Mi vida se basa y se ha basado en desaparecer durante ciertos momentos, en los que cuales todo iba mal y mi humor estaba por el suelo. Y luego, volver a aparecer como si nada. Y así, me he dado cuenta de a las muchas personas que he perdido por el camino. Al volver eso me hacía volver a estar como la mierda y volvía a mi pozo sin fondo oscuro y frío, donde me pregunta qué es lo que estaba haciendo mal. Siempre he sido experta en echarme las culpas de todo. Y de pedir perdón cuando no he hecho nada malo. Creo que al final mis perdones eran: "perdón por no ser perfecta, por no estar a la altura de lo que te mereces". Me he sentido muy sola e insignificante. Nunca nadie me ha secado las lágrimas, he sido yo misma quien me las he enjuagado y al día siguiente salía a la calle con una capa de maquillaje y con una sonrisa pintada en la cara. ¿Qué más podía hacer? 
Al final me he convertido en una persona desgraciada que se dedica a alejar a personas, pero siempre esperando que se dieran cuenta de que yo ya no estaba y me vinieran a buscar. Pero, no sucedió. Y entonces es cuando intentaba convencerme de que todo estaba bien y de que podría yo sola. He ido a contracorriente del mundo. 
Y ahora me encuentro en un punto en el que me da un miedo atroz sentir lo más mínimo por alguien. Yo no me acerco a la gente y espero que la gente que se acerca a mi se vaya rápido. ¿Cogerle cariño a alguien? Es una debilidad. Está muy bien esa idea tan bonita que tenía de querer compartir mis alegrías y tristezas con alguien, porque si no la vida sería muy aburrida, sin sentido. Pero lo que pasa es que ya no estoy tan segura de eso. La gente te abandona. Nunca le he importado tanto a alguien como para que se quedará conmigo cuando yo no quería estar con nadie. Dicen que cuando menos nos lo merezcamos, más necesitaremos ser queridos. Y creo que al fin y al cabo tienen razón. Al final toda la vida se reduce en eso: amor. Esa realidad apesta, pero es así y lo sabéis tanto como yo. 

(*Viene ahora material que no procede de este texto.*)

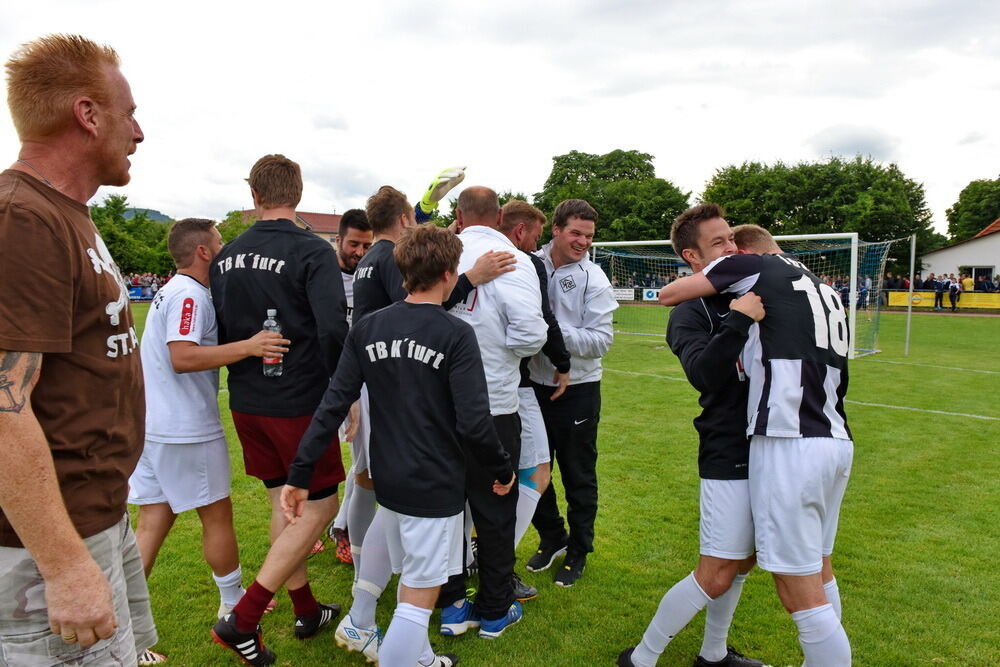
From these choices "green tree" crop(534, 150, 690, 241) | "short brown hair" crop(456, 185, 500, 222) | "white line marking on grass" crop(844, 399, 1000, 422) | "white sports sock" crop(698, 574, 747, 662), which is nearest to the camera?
"white sports sock" crop(698, 574, 747, 662)

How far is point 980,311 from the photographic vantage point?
31.1m

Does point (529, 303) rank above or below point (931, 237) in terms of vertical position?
below

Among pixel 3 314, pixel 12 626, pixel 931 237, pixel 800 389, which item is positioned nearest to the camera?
pixel 3 314

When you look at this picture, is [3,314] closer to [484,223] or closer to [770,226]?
[484,223]

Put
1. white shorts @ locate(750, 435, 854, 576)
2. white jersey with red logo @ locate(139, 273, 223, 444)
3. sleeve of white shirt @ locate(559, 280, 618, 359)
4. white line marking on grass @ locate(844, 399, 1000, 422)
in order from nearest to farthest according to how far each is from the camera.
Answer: white shorts @ locate(750, 435, 854, 576)
white jersey with red logo @ locate(139, 273, 223, 444)
sleeve of white shirt @ locate(559, 280, 618, 359)
white line marking on grass @ locate(844, 399, 1000, 422)

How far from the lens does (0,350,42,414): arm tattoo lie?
1348 millimetres

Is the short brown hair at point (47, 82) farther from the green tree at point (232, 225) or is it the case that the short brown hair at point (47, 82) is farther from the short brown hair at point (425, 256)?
the green tree at point (232, 225)

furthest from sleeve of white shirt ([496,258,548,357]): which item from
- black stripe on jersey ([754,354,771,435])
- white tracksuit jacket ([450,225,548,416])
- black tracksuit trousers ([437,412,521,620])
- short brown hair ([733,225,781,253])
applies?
black stripe on jersey ([754,354,771,435])

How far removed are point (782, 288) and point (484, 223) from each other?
168 centimetres

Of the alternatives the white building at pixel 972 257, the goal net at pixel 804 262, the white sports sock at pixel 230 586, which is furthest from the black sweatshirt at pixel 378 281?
the white building at pixel 972 257

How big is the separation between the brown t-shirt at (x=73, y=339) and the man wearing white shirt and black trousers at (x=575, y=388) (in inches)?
105

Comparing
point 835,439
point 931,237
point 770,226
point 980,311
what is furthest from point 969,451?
point 931,237

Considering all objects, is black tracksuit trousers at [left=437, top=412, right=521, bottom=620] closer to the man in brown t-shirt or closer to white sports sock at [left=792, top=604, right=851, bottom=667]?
white sports sock at [left=792, top=604, right=851, bottom=667]

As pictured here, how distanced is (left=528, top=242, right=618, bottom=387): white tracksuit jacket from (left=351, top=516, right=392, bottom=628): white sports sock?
56.9 inches
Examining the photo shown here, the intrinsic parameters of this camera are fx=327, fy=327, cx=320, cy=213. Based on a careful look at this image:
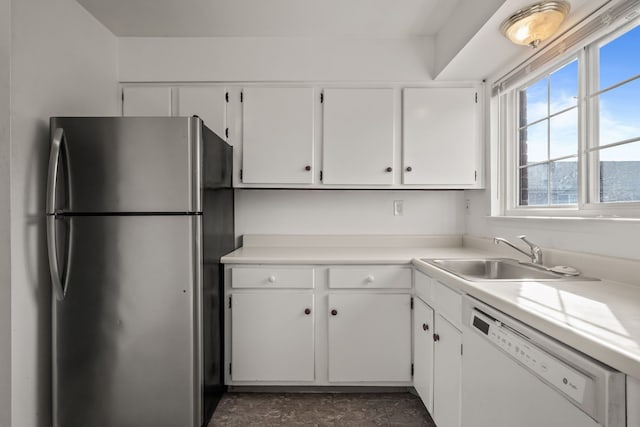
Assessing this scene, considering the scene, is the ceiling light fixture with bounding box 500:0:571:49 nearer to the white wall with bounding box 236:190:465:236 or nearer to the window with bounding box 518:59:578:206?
the window with bounding box 518:59:578:206

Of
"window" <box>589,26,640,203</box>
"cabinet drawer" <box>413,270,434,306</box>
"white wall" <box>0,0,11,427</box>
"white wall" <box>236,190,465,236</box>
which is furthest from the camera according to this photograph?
"white wall" <box>236,190,465,236</box>

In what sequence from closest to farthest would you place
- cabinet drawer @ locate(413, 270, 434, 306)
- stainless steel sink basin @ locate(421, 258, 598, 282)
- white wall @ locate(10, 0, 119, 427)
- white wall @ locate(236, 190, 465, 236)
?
white wall @ locate(10, 0, 119, 427), stainless steel sink basin @ locate(421, 258, 598, 282), cabinet drawer @ locate(413, 270, 434, 306), white wall @ locate(236, 190, 465, 236)

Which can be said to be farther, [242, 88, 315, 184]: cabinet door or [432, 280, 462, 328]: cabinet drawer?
[242, 88, 315, 184]: cabinet door

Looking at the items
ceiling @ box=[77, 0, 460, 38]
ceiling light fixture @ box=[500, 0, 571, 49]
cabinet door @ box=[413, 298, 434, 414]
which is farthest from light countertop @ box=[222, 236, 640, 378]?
ceiling @ box=[77, 0, 460, 38]

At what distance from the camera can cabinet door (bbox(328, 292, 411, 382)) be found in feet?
6.27

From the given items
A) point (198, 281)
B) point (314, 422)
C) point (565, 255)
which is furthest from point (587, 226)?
point (198, 281)

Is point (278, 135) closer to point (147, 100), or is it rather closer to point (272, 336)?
point (147, 100)

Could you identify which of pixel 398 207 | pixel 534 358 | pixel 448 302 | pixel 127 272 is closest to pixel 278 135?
pixel 398 207

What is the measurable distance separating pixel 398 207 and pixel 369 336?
1016 mm

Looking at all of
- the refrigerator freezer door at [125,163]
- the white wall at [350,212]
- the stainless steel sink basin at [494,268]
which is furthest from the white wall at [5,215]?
the white wall at [350,212]

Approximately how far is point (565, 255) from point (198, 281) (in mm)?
1724

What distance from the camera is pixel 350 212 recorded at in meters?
2.51

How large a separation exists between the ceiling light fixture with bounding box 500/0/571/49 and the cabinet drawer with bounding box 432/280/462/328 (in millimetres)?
1199

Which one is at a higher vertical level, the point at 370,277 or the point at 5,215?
the point at 5,215
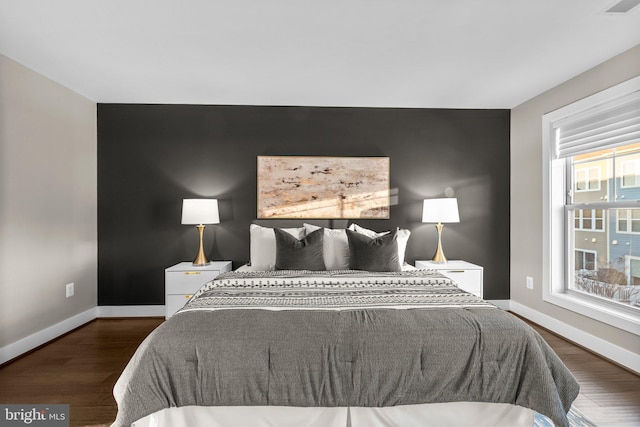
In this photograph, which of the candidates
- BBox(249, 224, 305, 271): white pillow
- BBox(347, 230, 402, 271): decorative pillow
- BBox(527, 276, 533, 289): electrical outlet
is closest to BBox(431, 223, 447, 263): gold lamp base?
BBox(347, 230, 402, 271): decorative pillow

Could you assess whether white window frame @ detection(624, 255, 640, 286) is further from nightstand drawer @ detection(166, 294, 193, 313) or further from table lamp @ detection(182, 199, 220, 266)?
nightstand drawer @ detection(166, 294, 193, 313)

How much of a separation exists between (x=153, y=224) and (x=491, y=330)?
12.2 ft

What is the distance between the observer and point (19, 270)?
3.00 metres

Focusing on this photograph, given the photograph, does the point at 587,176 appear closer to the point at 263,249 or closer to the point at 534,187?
the point at 534,187

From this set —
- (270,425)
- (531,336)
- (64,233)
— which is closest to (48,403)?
(270,425)

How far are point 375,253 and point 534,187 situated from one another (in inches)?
82.1

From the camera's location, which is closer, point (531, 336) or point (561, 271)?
point (531, 336)

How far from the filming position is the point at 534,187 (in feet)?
12.6

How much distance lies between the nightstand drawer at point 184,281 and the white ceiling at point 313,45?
6.30 feet

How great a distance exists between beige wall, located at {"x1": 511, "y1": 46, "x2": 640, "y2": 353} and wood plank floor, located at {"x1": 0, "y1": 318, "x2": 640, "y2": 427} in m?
0.27

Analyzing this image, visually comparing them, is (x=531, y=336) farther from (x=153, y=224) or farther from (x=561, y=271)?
(x=153, y=224)

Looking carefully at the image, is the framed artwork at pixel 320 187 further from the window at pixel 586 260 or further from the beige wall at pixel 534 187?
the window at pixel 586 260

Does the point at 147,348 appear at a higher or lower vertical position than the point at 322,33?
lower

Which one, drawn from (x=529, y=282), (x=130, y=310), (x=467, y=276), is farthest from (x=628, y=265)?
(x=130, y=310)
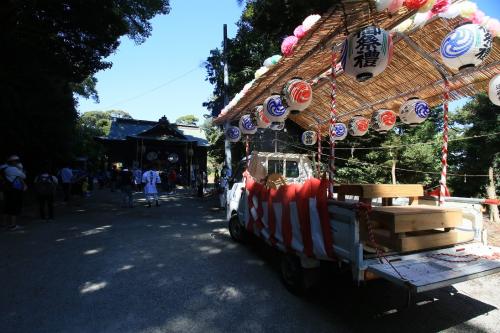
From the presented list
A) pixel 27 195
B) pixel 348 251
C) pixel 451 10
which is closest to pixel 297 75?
pixel 451 10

Y sí, tal vez me estoy comportando como una estúpida niña que tiene miedo, y que es una caprichosa. Que pide, pide, que solo exige. Pero, es que yo ya estoy cansada de dar y no recibir. De luchar y que no luchen. Que yo ya no pienso suplicar a nadie que se quede en mi vida. Quien no quiera estar, ahí tiene la puerta. El problema es esa gente que se instala en una parte de tu corazón y de repente cogen la puerta y se van. Me ha pasado tantas veces que no podría enumerarlas. Han jugado conmigo en mis momentos más vulnerables y han roto mi corazón. 
Estoy tirada en el sofá de mi casa, he puesto la televisión esperando que algo me hiciera olvidarme de todo, miro mi móvil esperando algo y no llega nada, entonces lloro y arruino mi maquillaje, pero eso ya me da igual. 
Y de repente apareces en mi mente fugazmente y me asusto al pensar que si estuvieras justo aquí, justo ahora, en este sofá, a mi lado y me dieras algo tan simple como un abrazo dejaría de llorar. Entonces, es cuando me asusto porque: 

No quiero volver a pasar por lo mismo y creo que no tengo que dar más explicaciones.